Directions:
Only the lines below between the ones containing "DO NOT hyperextend, hyperflex" and "メトリクスを収集する際には, FastC", inclusive, are to be reproduced, each exactly as it stands.

Provided entries below:

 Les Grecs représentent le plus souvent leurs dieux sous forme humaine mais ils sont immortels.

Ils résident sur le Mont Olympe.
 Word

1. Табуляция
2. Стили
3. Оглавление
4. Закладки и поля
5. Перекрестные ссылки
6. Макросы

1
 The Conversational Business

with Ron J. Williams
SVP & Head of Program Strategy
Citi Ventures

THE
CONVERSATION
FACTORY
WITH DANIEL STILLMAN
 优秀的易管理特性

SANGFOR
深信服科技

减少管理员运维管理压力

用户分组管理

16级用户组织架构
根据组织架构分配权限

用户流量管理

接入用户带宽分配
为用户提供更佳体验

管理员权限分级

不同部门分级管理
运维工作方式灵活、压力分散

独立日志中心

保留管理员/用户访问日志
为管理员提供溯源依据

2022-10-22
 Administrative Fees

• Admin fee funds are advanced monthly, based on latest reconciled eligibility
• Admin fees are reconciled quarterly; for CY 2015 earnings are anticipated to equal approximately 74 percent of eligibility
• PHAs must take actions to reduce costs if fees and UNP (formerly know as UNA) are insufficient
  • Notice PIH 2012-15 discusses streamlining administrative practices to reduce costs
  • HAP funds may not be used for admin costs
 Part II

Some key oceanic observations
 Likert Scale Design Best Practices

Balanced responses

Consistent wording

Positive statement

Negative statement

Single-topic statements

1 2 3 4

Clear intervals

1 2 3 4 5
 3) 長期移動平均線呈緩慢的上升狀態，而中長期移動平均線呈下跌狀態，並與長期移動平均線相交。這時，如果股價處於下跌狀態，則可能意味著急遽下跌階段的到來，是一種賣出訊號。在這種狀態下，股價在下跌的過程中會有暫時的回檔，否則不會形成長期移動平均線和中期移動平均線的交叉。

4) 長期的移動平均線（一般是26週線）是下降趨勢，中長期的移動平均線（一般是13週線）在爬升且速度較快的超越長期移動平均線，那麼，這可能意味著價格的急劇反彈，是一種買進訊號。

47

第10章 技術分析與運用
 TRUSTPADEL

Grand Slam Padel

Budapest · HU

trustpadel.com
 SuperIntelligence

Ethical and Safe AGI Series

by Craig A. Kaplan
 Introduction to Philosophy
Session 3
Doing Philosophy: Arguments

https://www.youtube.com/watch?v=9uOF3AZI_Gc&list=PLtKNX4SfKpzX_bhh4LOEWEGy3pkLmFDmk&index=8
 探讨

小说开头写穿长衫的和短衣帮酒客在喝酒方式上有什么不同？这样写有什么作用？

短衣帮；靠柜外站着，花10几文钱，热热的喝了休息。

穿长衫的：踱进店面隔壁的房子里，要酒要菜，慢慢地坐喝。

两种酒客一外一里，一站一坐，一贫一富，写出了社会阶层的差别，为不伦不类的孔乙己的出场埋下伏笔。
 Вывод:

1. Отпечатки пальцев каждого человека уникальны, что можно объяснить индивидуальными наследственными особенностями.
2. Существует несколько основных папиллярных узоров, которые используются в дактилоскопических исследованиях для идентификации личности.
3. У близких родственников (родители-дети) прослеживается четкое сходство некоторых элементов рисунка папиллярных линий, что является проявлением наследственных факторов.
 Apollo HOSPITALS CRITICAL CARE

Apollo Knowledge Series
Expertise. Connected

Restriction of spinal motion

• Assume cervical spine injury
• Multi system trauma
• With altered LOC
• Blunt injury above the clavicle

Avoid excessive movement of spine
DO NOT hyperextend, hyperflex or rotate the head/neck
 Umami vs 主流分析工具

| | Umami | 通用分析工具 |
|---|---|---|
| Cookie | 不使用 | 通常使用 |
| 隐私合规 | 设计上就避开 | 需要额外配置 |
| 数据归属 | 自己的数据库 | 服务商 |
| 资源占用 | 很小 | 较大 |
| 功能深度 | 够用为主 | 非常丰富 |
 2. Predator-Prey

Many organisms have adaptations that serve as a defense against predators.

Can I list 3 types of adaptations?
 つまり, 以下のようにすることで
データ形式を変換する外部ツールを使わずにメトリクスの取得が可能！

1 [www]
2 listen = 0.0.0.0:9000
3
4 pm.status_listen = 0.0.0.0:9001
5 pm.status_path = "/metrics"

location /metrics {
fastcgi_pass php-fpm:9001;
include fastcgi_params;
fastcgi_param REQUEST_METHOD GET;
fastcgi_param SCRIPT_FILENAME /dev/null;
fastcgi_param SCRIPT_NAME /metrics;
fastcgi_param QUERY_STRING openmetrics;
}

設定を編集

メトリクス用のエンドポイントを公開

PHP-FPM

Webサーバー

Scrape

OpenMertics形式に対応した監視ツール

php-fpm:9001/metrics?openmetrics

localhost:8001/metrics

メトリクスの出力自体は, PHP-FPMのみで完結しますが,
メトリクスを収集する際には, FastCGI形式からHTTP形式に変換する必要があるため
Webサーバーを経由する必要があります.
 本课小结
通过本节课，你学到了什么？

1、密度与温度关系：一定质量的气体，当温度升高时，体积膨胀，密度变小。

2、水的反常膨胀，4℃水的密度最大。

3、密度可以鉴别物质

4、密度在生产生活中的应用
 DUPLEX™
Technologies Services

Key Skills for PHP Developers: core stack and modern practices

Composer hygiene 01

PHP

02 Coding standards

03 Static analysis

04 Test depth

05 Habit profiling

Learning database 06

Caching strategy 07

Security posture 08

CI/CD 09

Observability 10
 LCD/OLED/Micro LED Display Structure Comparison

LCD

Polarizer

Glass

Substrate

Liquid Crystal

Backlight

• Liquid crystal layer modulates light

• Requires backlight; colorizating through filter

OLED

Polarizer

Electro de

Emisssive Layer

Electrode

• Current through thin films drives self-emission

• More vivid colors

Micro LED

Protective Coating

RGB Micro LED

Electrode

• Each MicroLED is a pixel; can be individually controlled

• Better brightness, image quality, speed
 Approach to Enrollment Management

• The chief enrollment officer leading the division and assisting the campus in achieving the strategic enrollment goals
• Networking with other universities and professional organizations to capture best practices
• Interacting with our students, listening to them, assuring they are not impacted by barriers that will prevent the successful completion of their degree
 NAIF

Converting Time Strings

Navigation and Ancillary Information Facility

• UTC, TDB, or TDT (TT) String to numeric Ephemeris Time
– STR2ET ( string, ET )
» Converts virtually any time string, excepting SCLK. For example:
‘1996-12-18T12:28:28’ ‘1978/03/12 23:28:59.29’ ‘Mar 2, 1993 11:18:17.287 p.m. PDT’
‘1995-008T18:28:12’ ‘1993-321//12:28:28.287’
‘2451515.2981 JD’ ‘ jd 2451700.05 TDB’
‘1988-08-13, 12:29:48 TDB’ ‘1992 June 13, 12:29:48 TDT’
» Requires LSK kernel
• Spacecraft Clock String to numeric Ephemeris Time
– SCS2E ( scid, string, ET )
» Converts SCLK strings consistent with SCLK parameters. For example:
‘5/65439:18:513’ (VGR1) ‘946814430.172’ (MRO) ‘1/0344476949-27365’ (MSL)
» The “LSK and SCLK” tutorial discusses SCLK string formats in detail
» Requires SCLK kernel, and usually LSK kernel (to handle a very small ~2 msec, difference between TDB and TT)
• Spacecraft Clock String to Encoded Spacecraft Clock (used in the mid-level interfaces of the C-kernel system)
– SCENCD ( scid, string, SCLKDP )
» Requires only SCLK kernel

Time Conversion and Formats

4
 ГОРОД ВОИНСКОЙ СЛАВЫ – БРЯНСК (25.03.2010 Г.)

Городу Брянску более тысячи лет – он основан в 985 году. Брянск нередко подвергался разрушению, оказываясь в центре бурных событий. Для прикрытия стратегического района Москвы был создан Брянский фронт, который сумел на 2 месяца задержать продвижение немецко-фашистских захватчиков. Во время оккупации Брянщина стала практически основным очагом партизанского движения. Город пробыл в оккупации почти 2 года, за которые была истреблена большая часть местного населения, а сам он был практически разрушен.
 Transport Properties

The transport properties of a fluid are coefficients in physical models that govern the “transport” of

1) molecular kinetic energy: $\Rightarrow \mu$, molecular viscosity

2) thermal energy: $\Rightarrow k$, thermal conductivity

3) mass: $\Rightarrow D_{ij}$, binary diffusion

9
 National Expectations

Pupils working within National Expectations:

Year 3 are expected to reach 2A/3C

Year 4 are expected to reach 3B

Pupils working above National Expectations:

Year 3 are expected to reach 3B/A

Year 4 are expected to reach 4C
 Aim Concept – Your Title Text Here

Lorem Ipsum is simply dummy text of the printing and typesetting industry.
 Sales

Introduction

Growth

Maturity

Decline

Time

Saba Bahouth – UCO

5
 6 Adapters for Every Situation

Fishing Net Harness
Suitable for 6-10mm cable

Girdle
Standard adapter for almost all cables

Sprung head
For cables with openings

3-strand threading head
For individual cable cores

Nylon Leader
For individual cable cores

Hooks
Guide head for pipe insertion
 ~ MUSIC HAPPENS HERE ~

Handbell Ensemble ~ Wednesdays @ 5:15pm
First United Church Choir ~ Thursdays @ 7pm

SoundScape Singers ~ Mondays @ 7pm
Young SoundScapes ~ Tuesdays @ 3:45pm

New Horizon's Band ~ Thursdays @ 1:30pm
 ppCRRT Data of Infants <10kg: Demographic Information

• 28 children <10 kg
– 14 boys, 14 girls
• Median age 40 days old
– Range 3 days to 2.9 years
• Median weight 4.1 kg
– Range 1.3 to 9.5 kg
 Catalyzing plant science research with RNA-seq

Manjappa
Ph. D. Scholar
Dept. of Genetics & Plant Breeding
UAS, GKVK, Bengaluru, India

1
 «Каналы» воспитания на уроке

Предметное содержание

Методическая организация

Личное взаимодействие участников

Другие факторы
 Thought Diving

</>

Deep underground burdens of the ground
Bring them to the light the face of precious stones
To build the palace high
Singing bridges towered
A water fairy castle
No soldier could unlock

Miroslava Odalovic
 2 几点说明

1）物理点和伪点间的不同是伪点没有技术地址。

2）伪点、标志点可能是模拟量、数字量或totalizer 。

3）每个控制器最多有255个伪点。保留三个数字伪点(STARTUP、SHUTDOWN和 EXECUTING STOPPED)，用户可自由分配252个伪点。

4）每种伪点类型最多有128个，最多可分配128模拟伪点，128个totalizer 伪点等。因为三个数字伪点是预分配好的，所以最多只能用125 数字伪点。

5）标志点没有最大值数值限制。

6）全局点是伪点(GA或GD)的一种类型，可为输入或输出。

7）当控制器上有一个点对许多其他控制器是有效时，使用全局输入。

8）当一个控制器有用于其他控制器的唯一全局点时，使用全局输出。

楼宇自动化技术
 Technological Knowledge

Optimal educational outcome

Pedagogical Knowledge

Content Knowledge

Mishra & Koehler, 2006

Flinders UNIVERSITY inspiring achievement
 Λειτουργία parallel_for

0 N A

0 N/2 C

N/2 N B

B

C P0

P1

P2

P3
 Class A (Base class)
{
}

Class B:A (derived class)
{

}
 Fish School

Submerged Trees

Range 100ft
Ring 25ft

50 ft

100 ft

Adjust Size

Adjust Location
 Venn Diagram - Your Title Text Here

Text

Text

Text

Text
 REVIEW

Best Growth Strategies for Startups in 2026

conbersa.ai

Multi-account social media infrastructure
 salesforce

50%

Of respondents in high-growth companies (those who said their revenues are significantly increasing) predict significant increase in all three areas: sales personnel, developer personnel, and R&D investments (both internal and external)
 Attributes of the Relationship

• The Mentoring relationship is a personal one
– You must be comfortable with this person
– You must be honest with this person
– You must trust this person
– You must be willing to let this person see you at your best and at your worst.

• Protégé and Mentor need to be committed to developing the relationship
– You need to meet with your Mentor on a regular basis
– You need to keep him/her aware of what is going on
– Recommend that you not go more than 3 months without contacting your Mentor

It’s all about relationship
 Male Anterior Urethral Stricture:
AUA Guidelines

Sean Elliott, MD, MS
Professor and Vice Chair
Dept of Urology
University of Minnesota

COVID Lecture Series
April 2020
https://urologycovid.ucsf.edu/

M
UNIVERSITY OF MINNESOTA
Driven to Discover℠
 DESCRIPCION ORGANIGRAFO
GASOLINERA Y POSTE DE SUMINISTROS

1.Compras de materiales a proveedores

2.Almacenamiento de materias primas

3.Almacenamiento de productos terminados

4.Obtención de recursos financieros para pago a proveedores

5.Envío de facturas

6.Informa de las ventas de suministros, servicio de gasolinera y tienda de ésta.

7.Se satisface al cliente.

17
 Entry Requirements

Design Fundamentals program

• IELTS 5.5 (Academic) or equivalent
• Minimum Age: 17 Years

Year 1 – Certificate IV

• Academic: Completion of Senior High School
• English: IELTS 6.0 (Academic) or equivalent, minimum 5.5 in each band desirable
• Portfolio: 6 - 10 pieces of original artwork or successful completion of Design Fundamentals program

End of Provided entries.

Answer space:
DO NOT hyperextend, hyperflex or rotate the head/neck
 Umami vs 主流分析工具

| | Umami | 通用分析工具 |
|---|---|---|
| Cookie | 不使用 | 通常使用 |
| 隐私合规 | 设计上就避开 | 需要额外配置 |
| 数据归属 | 自己的数据库 | 服务商 |
| 资源占用 | 很小 | 较大 |
| 功能深度 | 够用为主 | 非常丰富 |
 2. Predator-Prey

Many organisms have adaptations that serve as a defense against predators.

Can I list 3 types of adaptations?
 つまり, 以下のようにすることで
データ形式を変換する外部ツールを使わずにメトリクスの取得が可能！

1 [www]
2 listen = 0.0.0.0:9000
3
4 pm.status_listen = 0.0.0.0:9001
5 pm.status_path = "/metrics"

location /metrics {
fastcgi_pass php-fpm:9001;
include fastcgi_params;
fastcgi_param REQUEST_METHOD GET;
fastcgi_param SCRIPT_FILENAME /dev/null;
fastcgi_param SCRIPT_NAME /metrics;
fastcgi_param QUERY_STRING openmetrics;
}

設定を編集

メトリクス用のエンドポイントを公開

PHP-FPM

Webサーバー

Scrape

OpenMertics形式に対応した監視ツール

php-fpm:9001/metrics?openmetrics

localhost:8001/metrics

メトリクスの出力自体は, PHP-FPMのみで完結しますが,
メトリクスを収集する際には, FastCGI形式からHTTP形式に変換する必要があるため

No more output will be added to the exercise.